In [2]:
from pyspark.sql import SparkSession

spark = SparkSession \
    .builder \
    .getOrCreate()

sc = spark.sparkContext

- Shared variables are the variables that are required to be used by functions and methods in parallel.
- Shared variables can be used in parallel operations.
- Spark provides two types of shared variables −
   - Broadcast
   - Accumulator 
</br>
- Broadcast variables allow the programmer to keep a read-only variable cached on each machine rather than
shipping a copy of it with tasks.
- Immutable and cached on each worker nodes only once.
- Efficient manner to give a copy of a large dataset to each node.
- They should fit in memory.


#### When to use Broadcast Variable:
- For processing, the executors need information regarding variables or methods. This information is serialized by Spark and
sent to each executor and is known as CLOSURE.
- If we have a huge array that is accessed from spark CLOSURES, for example - if we have 5 nodes cluster with 100 partitions
(20 partitions per node), this Array will be distributed at least 100 times (20 times to each node). If we broadcast it
will be distributed once per node using efficient p2p protocol.
#### What not to do:
- Once we broadcasted the value to the nodes, we shouldn’t make changes to its value to make sure each node have
exact same copy of data. The modified value might be sent to another node later that would give unexpected results.

In [5]:
#Broadcast a Dictionary
days={"sun": "Sunday", "mon" : "Monday", "tue":"Tuesday"}
bcDays = spark.sparkContext.broadcast(days)
bcDays.value
bcDays.value['sun']


'Sunday'

In [6]:
#Broadcast a list
numbers = (1,2,3)
broadcastNumbers=spark.sparkContext.broadcast(numbers)
broadcastNumbers.value
broadcastNumbers.value[0]

1

Convert into full days

In [32]:
data= (("James","Smith","USA","mon"),
("Michael","Rose","USA","tue"),
("Robert","Williams","USA","sun"),
("Maria","Jones","USA","tue")
)
days={"sun": "Sunday", "mon" : "Monday", "tue":"Tuesday"}
bcDays = spark.sparkContext.broadcast(days)

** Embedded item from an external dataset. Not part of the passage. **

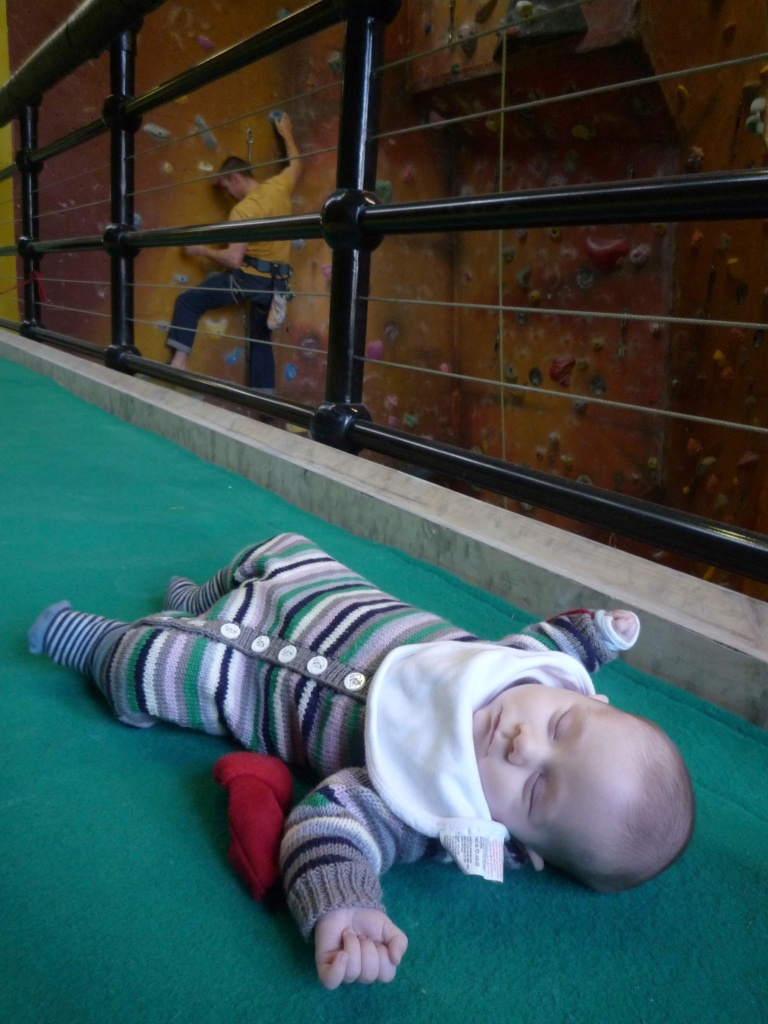 Leo asleep on a bouldering mat.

rdd = spark.sparkContext.parallelize(data)

def days_convert(dict_key):
    return bcDays.value[dict_key]

rdd.map(lambda x: (x[0],x[1],x[2],days_convert(x[3]))).collect()

[('James', 'Smith', 'USA', 'Monday'),
 ('Michael', 'Rose', 'USA', 'Tuesday'),
 ('Robert', 'Williams', 'USA', 'Sunday'),
 ('Maria', 'Jones', 'USA', 'Tuesday')]

#### Accumulator Variables
- Accumulator is a shared variable to perform sum and counter operations.
- These variables are shared by all executors to update and add information through associative or commutative
operations.

In [34]:
counter = 0
def f1(x):
    global counter
    counter += 1
rdd = spark.sparkContext.parallelize((1,2,3))
rdd.foreach(f1)
print(counter)

0


In [35]:
### sparkContext.accumulator() is used to define accumulator variables
counter = spark.sparkContext.accumulator(0)
def f2(x):
    global counter
    counter.add(1) ### add() function is used to add/update a value in accumulator
rdd.foreach(f1)
counter.value ### Only accessed by Driver

3